** Record set follows **
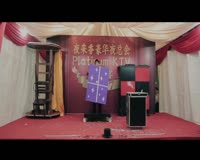 waptrick.one Grand Illusion Show By International Magician Aaron Pang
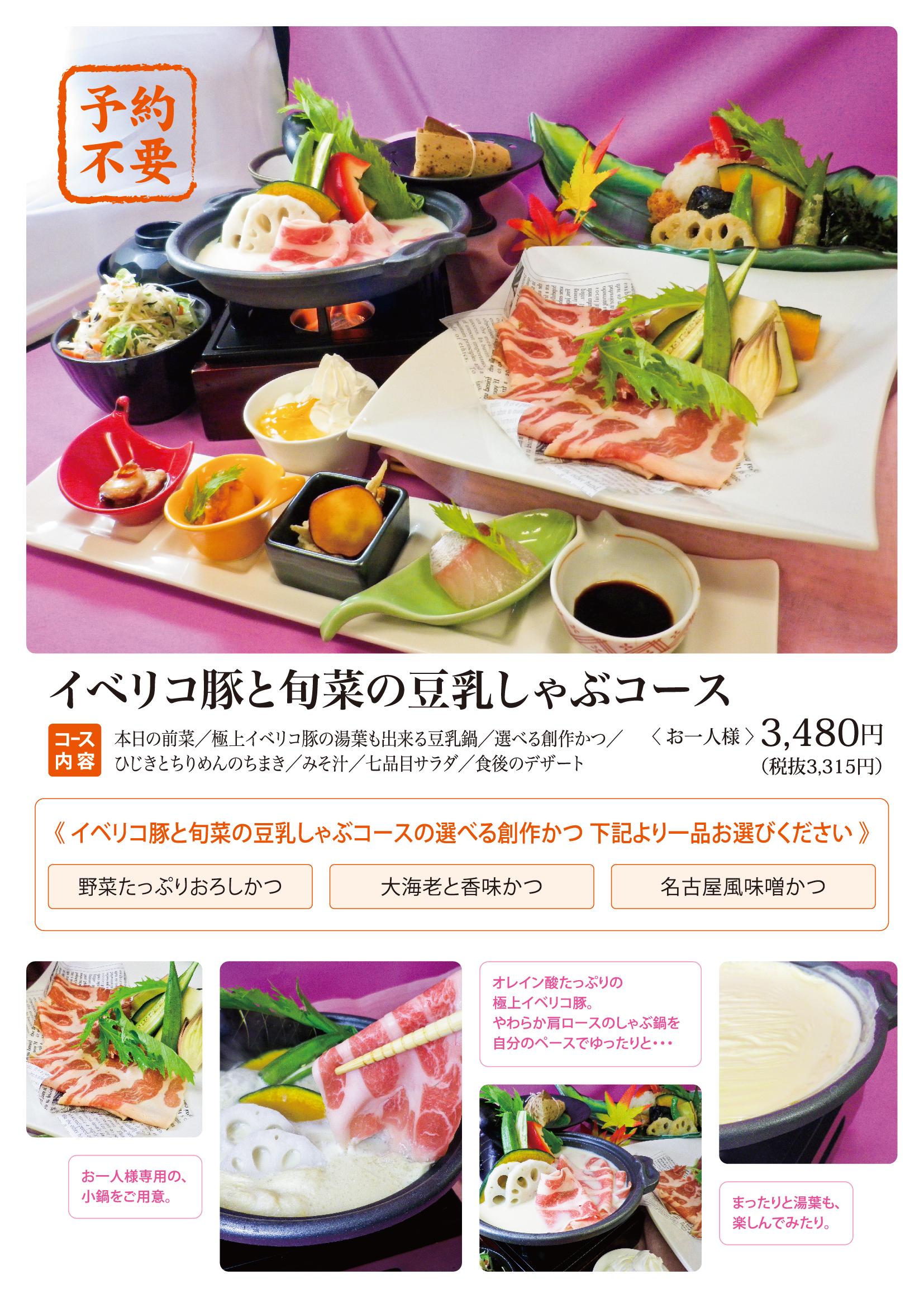 とんかつ味里-メニューブック-宴会コース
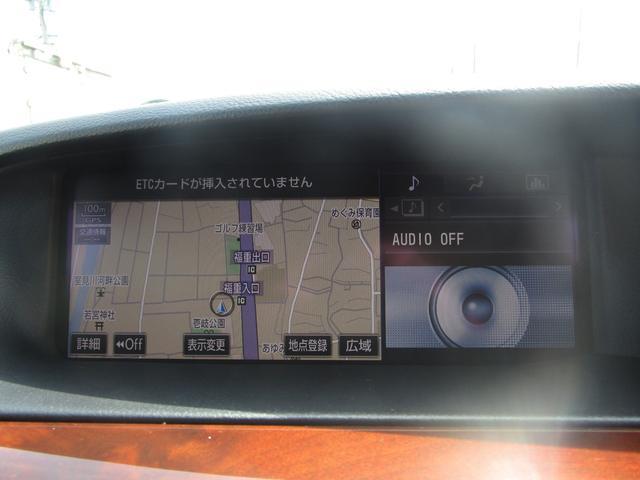 LS460L エグゼクティブパッケージ 後期 黒革シート リアエンターテイメント スマートキー 後席モニター 後席オットマン マークレビンソン SDナビ Bluetooth フルセグ DVD CD バックカメラ ETC 前席ドライブレコーダ(19枚目)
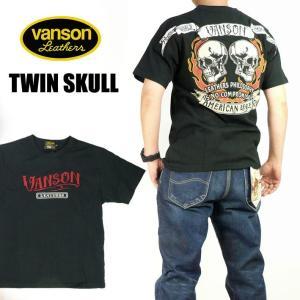 VANSON バンソン メンズ Tシャツ 刺繍 半袖Tシャツ TWIN SKULL NVST-901 sanshin
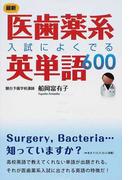 最新医歯薬系入試によくでる英単語600 国公立大・私立大医学部,単科医科大などの入試問題から頻出英単語を厳選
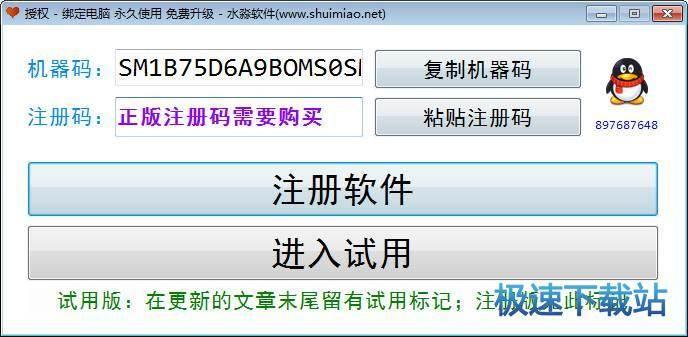 水淼SDCMS站群文章更新器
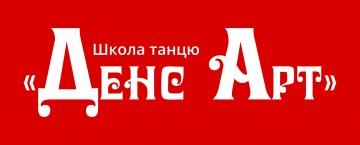 ДЕНС АРТ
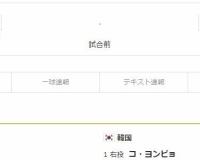 【虎実況】日本 対 韓国[8/4]19:00~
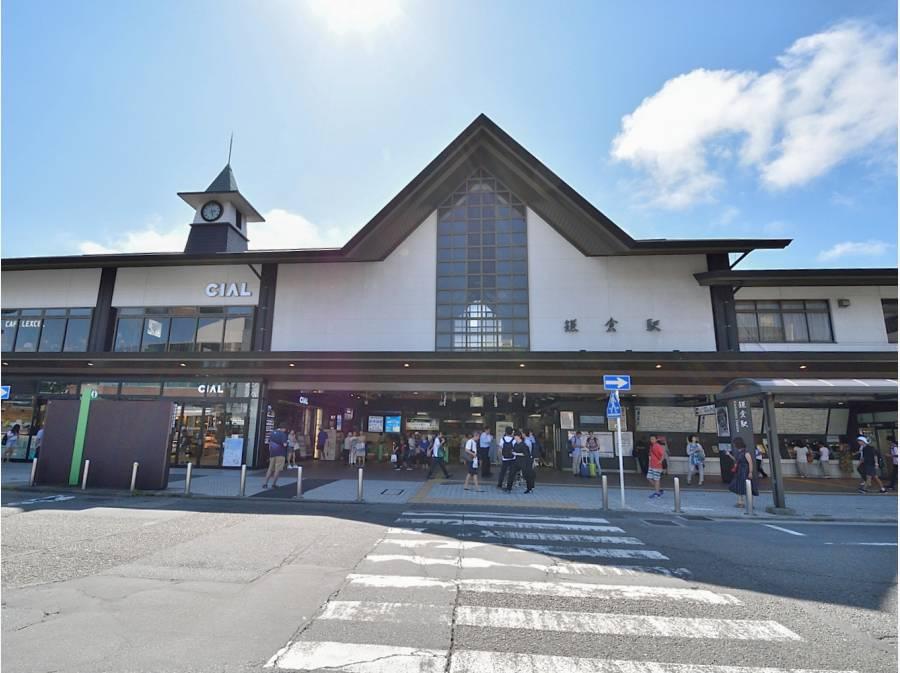 JR横須賀線「鎌倉駅」まで徒歩8分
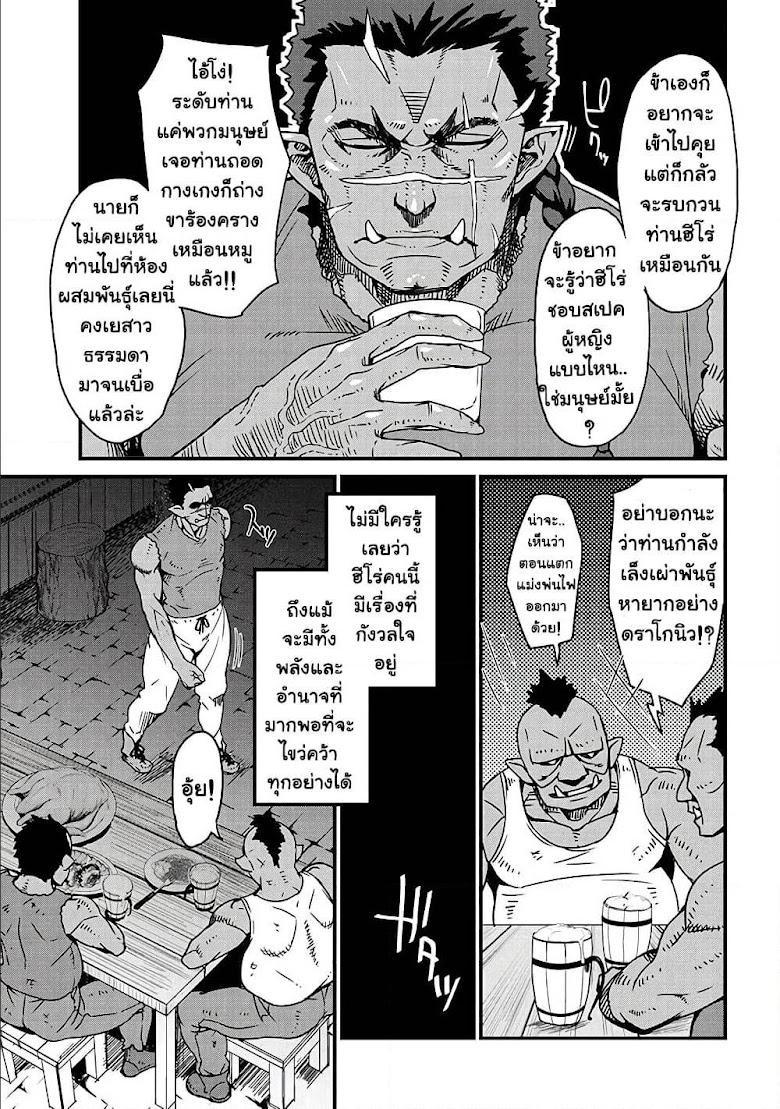 Orc Hero Story - หน้า 12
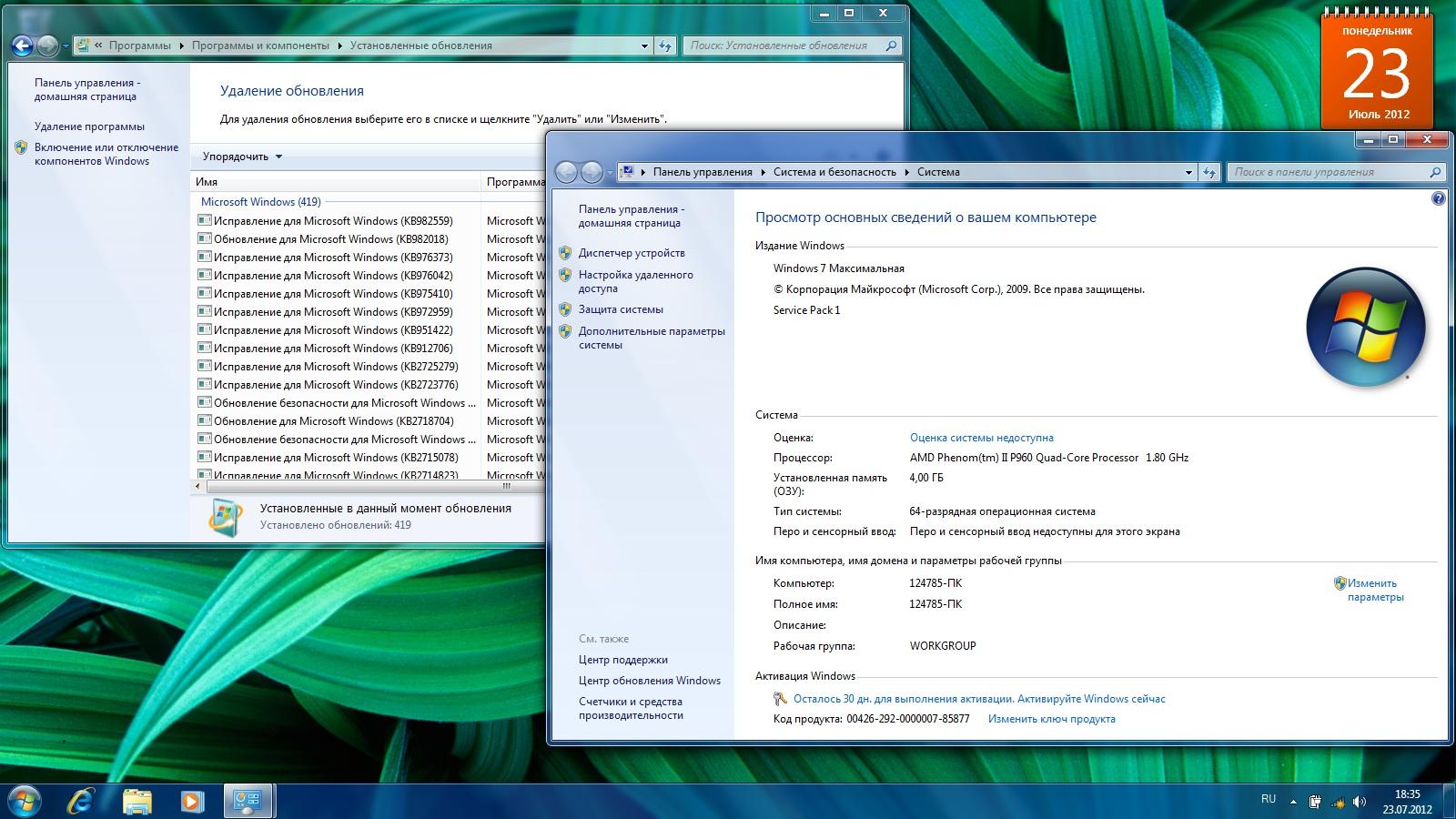 Windows 7 максимальная sp1 rus original (x86/x64) (23. 07. 2012.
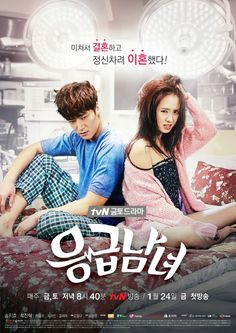 Emergency Couple- Despite his wealthy family's strong opposition, Jin-Hee and Chang-Min decided to get married. Chang-Min's family is full of doctors. Chang-Min though gave up his medical internship and began working as a pharmaceutical salesman. Chang-Min's family looked down on Jin-Hee and even Chang-Min seemed to change. Chang-Min began to think terribly of Jin-Hee and they finally divorced. One day, they meet in the emergency room for a hospital.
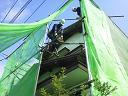 塗装足場の組立及び屋根瓦の撤去工事no.2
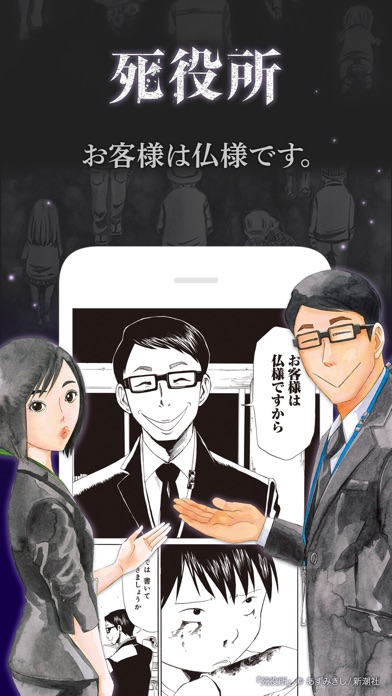 ピッコマ ScreenShot9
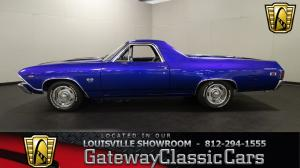1969 ChevroletSS Tribute  - Stock 1345 - Louisville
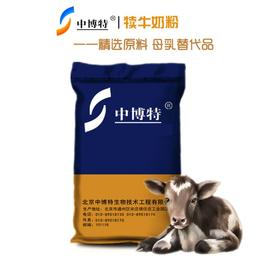沈阳小公牛快速成长奶粉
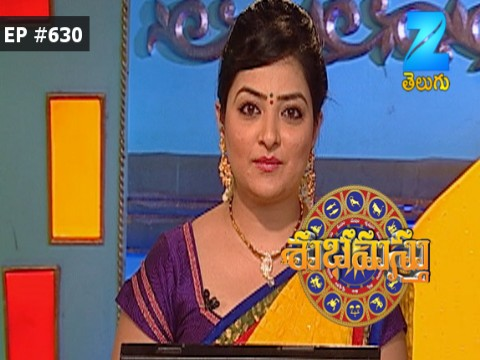 Subhamasthu - Episode 630 - May 12, 2017 - Full Episode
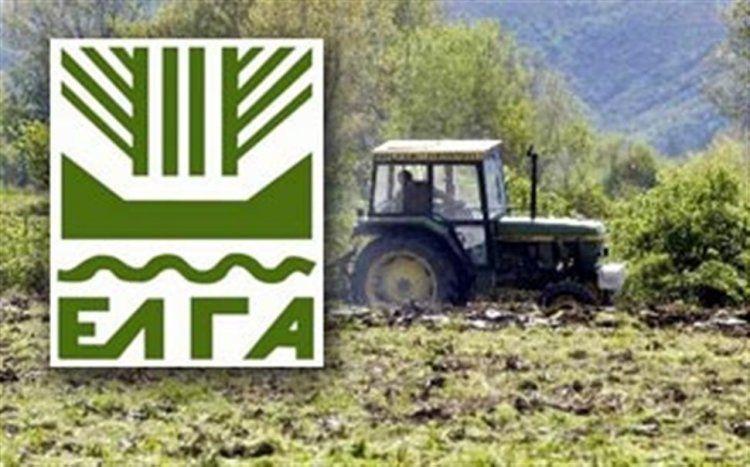 Αποζημιώσεις από τον ΕΛΓΑ σε δικαιούχους αγρότες και κτηνοτρόφους για τα έτη 2016, 2017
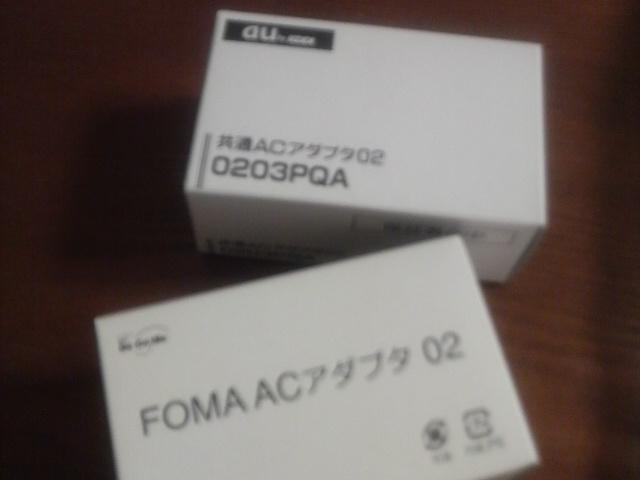 携帯充電器買ったぁ~_e0114246_19114953.jpg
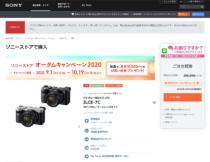 デジタル一眼カメラ α7C ボディ(ILCE-7C)とズームレンズキット(ILCE-7CL)を9月17日(金)10時からの先行予約開始。ソニーストアでお得に購入する方法。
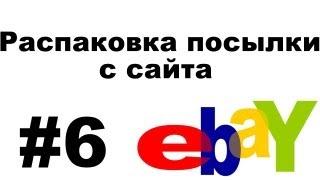 Розпакування посилки з Ebay #6 Unboxing Фігурка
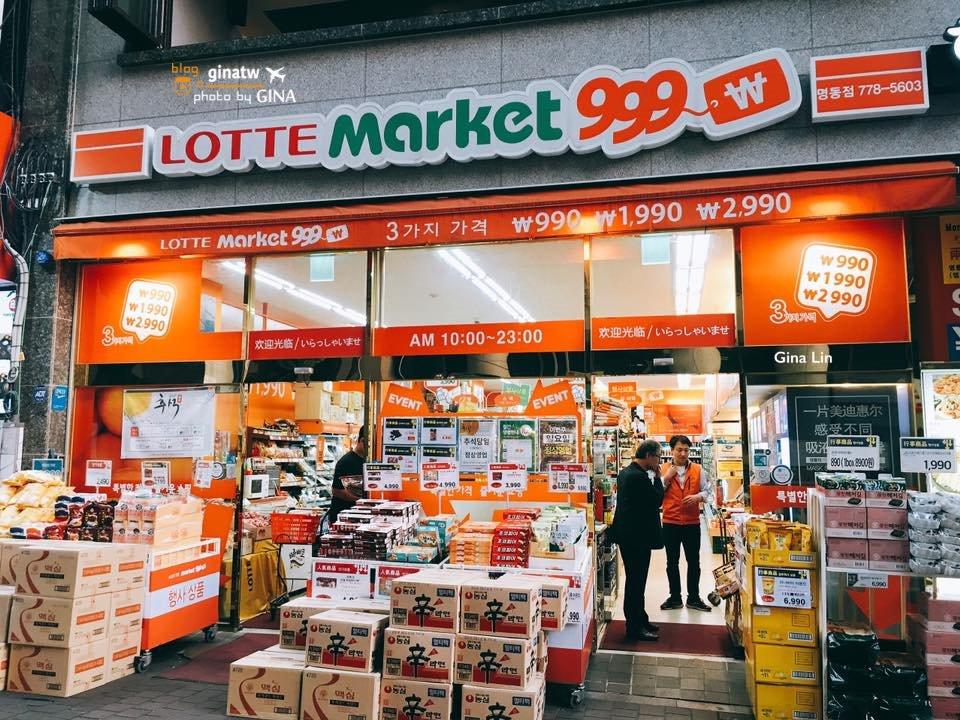 【首爾超市】明洞樂天超市999|Lotte Market|小超市也讓你滿載而歸(可退稅) 附首爾個大分店地圖 含新村、惠化站 @GINA環球旅行生活|不會韓文也可以去韓國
** End of Record set **
## What you should do
Look above for the line containing "1969 ChevroletSS Tribute", then copy exactly from it through the line containing "携帯充電器買ったぁ~_e0114246_19114953.jpg", keeping both and leaving out pictures. Add nothing else.

## Problem solution
1969 ChevroletSS Tribute  - Stock 1345 - Louisville
沈阳小公牛快速成长奶粉
 Subhamasthu - Episode 630 - May 12, 2017 - Full Episode
 Αποζημιώσεις από τον ΕΛΓΑ σε δικαιούχους αγρότες και κτηνοτρόφους για τα έτη 2016, 2017
 携帯充電器買ったぁ~_e0114246_19114953.jpg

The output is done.